EXCERPTED TEXT:
***

S. 2806 - Military Construction, Veterans Affairs, and Related Agencies Appropriations Act, 2017
Background: The fiscal year 2017 Military Construction, Veterans Affairs, and Related Agencies Appropriations bill was reported out of the Senate Appropriations Committee on April 14 on a 30-0 vote.
Floor Situation: The Senate is expected to debate the bill after consideration of the Energy and Water Appropriations bill.
Executive Summary: The bill totals $83 billion in regular discretionary funding, which would fund the Department of Veterans Affairs, construction projects across all branches of the military, and related agencies. This total is consistent with the 302(b) allocations derived from the Appropriations Committee’s total 302(a) allocation of $1.07 trillion.

***

RECORDED INFORMATION:
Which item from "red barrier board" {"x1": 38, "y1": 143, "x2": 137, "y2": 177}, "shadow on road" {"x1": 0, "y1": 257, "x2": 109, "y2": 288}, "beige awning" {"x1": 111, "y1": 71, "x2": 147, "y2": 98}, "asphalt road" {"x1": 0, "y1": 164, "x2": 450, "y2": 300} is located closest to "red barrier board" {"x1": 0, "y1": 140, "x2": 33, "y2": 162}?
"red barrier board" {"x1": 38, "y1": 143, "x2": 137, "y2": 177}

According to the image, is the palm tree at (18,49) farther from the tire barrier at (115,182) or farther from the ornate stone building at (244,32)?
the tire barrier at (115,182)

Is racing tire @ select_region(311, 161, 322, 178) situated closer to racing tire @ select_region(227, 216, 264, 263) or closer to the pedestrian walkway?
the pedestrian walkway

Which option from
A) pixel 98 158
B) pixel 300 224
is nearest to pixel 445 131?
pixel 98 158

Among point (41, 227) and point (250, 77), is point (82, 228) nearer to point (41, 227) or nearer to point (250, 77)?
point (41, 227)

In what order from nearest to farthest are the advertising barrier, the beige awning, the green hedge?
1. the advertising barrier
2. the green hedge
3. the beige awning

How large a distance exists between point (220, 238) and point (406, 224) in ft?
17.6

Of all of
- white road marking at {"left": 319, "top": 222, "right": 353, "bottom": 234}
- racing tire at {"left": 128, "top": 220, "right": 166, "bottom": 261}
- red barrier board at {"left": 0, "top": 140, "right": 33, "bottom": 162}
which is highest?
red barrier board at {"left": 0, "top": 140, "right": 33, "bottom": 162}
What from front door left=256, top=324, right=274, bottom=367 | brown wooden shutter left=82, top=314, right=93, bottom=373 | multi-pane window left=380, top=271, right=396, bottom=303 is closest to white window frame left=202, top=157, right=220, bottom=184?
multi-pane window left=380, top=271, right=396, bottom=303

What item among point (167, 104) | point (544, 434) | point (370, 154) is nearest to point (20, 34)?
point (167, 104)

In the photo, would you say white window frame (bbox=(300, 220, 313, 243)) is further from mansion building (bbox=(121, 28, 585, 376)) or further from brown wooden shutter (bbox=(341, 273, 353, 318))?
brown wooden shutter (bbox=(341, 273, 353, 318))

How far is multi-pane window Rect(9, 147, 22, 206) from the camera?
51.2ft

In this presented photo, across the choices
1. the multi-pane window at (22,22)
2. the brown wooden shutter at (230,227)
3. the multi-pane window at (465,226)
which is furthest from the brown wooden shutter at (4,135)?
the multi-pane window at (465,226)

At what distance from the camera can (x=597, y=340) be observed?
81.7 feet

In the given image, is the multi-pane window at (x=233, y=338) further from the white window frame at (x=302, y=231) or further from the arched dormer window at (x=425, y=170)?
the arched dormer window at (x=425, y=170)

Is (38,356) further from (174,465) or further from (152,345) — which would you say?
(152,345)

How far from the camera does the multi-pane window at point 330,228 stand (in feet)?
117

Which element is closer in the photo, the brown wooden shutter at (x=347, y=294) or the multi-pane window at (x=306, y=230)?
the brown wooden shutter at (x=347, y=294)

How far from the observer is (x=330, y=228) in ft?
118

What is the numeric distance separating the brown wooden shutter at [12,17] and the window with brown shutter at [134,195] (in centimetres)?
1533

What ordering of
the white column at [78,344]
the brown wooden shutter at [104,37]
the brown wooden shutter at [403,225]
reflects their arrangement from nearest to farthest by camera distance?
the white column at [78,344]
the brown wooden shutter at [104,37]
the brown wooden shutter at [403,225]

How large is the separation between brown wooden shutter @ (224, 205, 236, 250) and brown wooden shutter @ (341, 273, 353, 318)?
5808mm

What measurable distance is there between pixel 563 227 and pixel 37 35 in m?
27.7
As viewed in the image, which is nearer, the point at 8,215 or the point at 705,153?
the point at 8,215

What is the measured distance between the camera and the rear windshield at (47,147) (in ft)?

***

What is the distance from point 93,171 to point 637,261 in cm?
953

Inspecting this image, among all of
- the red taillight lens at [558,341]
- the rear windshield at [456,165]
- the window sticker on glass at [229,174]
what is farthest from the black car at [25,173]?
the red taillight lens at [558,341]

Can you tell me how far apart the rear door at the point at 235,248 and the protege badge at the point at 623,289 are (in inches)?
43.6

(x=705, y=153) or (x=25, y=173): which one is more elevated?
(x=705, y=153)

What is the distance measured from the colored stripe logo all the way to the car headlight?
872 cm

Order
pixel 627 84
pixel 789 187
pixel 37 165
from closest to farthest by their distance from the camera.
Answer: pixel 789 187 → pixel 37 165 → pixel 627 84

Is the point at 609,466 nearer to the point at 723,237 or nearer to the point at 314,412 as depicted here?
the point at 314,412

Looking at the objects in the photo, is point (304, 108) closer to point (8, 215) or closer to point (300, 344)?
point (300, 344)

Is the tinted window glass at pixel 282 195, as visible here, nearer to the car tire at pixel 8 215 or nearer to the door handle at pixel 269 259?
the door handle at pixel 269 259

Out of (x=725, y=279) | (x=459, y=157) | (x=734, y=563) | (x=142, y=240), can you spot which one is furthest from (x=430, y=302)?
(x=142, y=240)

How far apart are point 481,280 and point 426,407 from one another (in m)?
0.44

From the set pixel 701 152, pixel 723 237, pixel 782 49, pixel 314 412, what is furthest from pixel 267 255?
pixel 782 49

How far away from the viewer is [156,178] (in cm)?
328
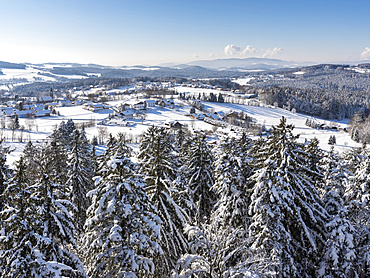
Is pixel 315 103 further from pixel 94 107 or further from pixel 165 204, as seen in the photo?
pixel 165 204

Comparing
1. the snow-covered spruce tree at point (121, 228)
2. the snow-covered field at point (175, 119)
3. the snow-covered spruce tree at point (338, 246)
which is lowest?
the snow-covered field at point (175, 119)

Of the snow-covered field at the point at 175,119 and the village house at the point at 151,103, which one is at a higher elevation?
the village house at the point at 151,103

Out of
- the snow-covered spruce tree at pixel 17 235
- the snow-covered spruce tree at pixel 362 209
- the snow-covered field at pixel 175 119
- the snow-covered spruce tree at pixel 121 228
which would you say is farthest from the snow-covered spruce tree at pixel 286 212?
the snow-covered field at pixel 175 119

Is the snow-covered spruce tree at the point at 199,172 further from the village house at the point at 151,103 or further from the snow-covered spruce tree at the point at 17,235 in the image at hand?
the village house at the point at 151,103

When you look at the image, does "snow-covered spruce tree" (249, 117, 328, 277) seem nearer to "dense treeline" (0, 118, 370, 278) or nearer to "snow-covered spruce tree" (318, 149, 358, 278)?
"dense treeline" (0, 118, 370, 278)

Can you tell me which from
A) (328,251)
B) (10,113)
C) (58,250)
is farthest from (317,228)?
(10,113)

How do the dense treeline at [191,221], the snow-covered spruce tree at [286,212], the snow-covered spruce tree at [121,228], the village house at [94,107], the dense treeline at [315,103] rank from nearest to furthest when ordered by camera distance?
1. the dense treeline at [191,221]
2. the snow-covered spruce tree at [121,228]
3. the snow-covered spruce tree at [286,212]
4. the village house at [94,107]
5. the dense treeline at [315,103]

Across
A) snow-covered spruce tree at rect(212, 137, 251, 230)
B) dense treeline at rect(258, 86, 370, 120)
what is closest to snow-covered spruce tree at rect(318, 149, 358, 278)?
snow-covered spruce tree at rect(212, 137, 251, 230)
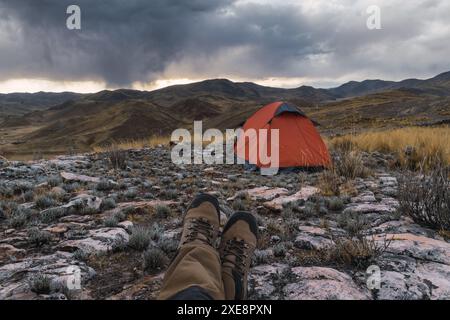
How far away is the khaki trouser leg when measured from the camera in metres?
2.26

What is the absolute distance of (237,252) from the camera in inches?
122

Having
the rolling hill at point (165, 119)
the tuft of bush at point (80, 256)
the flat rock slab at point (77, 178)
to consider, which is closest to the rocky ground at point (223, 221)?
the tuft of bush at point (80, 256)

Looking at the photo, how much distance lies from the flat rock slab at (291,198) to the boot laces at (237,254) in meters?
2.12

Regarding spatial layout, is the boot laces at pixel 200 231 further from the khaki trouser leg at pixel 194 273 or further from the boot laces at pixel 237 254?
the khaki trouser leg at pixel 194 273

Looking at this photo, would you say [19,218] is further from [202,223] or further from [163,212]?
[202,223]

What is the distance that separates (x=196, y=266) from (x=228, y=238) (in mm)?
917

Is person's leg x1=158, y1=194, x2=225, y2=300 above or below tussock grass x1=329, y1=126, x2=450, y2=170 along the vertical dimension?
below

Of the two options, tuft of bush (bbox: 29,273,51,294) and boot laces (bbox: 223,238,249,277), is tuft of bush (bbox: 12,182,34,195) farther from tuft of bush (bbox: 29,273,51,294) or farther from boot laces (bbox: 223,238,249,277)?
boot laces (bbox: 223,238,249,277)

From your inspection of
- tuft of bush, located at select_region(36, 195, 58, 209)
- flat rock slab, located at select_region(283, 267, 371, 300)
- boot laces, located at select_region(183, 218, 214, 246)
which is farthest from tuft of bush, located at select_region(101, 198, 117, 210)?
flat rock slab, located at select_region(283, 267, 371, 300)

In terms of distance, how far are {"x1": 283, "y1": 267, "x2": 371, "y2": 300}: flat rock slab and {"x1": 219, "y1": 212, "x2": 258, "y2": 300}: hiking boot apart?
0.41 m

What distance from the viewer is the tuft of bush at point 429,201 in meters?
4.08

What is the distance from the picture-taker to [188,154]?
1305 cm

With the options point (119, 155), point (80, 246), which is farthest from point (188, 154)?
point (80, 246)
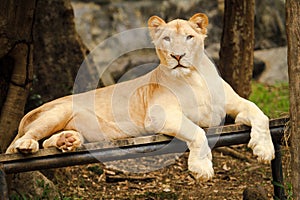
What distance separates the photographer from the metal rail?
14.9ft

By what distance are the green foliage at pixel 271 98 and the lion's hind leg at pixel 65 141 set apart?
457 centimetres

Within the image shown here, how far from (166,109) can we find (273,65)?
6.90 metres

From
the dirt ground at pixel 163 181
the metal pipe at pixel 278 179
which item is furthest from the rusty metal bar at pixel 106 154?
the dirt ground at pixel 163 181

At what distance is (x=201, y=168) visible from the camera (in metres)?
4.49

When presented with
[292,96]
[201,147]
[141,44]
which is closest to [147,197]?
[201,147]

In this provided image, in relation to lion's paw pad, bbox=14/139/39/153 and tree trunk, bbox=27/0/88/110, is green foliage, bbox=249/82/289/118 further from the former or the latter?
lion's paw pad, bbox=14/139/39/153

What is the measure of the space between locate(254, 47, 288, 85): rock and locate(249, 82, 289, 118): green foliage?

***

TO DO: In the appropriations bill summary, what was the vote when the Senate Appropriations Committee reported out the bill?

WORKED SOLUTION: 30-0